For this exercise, write out exactly the lines from the line containing "The researchers measured" through the last line of the records, and no other lines.

Input material =>
****************
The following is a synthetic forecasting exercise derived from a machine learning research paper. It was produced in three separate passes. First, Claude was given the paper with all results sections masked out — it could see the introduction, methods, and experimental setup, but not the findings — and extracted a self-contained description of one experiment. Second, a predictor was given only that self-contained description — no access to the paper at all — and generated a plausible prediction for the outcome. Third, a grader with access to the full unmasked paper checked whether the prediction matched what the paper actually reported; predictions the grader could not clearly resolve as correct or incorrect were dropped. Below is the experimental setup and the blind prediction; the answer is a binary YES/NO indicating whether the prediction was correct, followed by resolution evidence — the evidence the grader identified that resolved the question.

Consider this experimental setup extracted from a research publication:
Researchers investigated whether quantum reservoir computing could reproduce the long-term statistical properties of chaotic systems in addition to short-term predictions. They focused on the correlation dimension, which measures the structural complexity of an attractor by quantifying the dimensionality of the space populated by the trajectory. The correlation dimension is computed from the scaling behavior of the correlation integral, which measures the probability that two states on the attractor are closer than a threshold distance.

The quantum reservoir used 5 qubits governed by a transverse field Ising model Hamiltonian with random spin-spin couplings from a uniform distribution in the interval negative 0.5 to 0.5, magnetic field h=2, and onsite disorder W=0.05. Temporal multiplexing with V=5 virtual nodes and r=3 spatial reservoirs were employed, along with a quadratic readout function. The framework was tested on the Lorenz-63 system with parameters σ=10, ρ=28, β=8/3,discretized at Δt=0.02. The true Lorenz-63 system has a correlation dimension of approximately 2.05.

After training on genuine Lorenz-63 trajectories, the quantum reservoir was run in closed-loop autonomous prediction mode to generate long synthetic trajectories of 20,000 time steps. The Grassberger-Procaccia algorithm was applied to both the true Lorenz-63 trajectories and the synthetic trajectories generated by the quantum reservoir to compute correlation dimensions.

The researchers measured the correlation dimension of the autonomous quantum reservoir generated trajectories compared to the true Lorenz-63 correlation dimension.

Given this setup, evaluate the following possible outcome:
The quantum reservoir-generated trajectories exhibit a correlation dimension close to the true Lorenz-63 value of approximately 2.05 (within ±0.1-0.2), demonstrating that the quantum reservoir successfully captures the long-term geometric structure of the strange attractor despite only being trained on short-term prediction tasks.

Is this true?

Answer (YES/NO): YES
****************
Finished task =>
The researchers measured the correlation dimension of the autonomous quantum reservoir generated trajectories compared to the true Lorenz-63 correlation dimension.

Given this setup, evaluate the following possible outcome:
The quantum reservoir-generated trajectories exhibit a correlation dimension close to the true Lorenz-63 value of approximately 2.05 (within ±0.1-0.2), demonstrating that the quantum reservoir successfully captures the long-term geometric structure of the strange attractor despite only being trained on short-term prediction tasks.

Is this true?

Answer (YES/NO): YES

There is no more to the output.